Ce texte est une retranscription d’un reportage. Visionnez la vidéo complète pour approfondir le sujet.
Dans un café d'Orléans, une mère et sa fille, Alicia, fraîchement majeure, échangent sur le sujet. Pour Alicia, voter n’a pas de sens : "Les maires ne servent à rien, il n’y a rien qui change", affirme-t-elle. En revanche, sa mère, Jeanne, insiste : "Elle va y aller, elle va voter", déclare-t-elle fermement.
Lors des dernières législatives, 43 % des 18-24 ans ont fait le choix de ne pas exprimer leur voix. Un groupe d’étudiants exprime une désillusion face à un discours politique qui semble les ignorer. "Les partis tentent de séduire les électeurs plus âgés car ils savent que nous, jeunes, nous avons tendance à ne pas voter", souligne un étudiant, rendant ainsi compte du fossé qui se creuse entre les générations.

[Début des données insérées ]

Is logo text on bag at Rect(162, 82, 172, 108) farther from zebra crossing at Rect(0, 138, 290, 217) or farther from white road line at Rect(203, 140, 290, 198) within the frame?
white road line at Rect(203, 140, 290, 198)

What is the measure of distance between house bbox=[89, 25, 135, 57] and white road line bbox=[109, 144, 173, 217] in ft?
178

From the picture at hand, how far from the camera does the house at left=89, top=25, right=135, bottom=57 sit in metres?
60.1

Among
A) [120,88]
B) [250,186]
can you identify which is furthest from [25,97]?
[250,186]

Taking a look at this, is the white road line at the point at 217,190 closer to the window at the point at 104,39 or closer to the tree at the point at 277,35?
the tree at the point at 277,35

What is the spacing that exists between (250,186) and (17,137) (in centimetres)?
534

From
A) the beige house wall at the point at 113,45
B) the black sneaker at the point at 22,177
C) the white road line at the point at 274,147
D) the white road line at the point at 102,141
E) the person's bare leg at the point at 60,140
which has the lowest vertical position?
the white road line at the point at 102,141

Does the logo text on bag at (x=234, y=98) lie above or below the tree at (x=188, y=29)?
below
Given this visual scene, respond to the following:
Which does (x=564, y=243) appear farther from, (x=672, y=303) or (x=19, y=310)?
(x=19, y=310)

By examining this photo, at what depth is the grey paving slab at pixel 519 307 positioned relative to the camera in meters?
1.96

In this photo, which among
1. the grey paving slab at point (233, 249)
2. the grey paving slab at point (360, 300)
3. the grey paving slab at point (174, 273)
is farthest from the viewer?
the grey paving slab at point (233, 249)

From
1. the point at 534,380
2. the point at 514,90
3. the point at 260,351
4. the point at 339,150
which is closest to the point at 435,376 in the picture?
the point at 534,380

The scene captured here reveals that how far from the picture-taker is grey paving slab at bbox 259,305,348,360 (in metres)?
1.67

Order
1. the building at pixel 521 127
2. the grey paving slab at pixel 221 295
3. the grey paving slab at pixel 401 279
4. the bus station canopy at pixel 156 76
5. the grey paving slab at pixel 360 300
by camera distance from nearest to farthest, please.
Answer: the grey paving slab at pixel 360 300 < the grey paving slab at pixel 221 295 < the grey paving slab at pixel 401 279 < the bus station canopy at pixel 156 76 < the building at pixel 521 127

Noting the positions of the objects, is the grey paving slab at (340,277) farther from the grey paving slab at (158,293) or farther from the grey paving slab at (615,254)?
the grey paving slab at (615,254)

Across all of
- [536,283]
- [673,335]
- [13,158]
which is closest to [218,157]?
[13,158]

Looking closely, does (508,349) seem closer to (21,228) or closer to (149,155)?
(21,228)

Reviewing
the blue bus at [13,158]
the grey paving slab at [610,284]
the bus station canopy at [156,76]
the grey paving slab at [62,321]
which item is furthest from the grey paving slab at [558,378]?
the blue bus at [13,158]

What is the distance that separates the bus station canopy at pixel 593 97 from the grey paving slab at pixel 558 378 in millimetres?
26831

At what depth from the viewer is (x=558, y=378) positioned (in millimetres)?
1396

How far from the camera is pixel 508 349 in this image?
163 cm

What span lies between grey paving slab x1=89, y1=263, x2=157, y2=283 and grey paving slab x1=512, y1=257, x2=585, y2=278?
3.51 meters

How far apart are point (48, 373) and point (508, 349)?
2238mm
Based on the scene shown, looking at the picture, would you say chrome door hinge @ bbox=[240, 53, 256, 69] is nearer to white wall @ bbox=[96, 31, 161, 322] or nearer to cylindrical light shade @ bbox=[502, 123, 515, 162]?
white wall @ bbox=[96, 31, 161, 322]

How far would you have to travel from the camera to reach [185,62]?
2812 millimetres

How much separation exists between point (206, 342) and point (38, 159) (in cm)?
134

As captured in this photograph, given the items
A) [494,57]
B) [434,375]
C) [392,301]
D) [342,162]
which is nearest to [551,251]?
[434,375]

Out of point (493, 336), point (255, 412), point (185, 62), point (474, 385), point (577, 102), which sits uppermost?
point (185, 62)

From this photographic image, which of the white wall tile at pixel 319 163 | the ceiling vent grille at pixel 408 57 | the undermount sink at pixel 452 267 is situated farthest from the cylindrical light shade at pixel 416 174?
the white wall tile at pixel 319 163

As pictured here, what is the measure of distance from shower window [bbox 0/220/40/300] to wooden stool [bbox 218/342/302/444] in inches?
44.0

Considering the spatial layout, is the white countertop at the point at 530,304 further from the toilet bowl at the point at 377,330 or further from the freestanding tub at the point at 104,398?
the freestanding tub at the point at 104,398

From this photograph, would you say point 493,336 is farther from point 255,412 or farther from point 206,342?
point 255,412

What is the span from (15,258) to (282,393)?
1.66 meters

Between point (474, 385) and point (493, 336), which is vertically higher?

Nicolas Gauthier, jeune militant socialiste, tente de remédier à cette situation. Il parcourt les rues pour motiver ses camarades à s’inscrire sur les listes. "Il faut montrer aux jeunes que voter, ça peut changer leur quotidien, même si je comprends qu’ils puissent se sentir désabusés par la politique actuelle", confie-t-il. Il s’attache à faire comprendre que les élections locales peuvent être des tremplins vers un engagement plus large.
Des perspectives plus lumineuses parmi la jeunesse
Lucas, un des jeunes, semble néanmoins préoccupé par d’autres enjeux que la politique. "On a d’autres préoccupations, la politique c’est loin de nos préoccupations quotidiennes", reconnait-il.
Cependant, l’orateur garde espoir : "Pour certains, les municipales représentent une première étape vers l’engagement. C’est local, on peut se sentir plus en phase avec les enjeux", note une jeune femme. Un habitant du quartier abonde : "Tout le monde devrait s’investir dans les municipales, car cela concerne notre quotidien et la vie de notre commune".
Malgré tout, la jeunesse rencontre un décalage : seuls 4 % des maires actuels ont moins de 40 ans. Ce contraste interpelle et invite à une réflexion sur l’évolution des représentations politiques.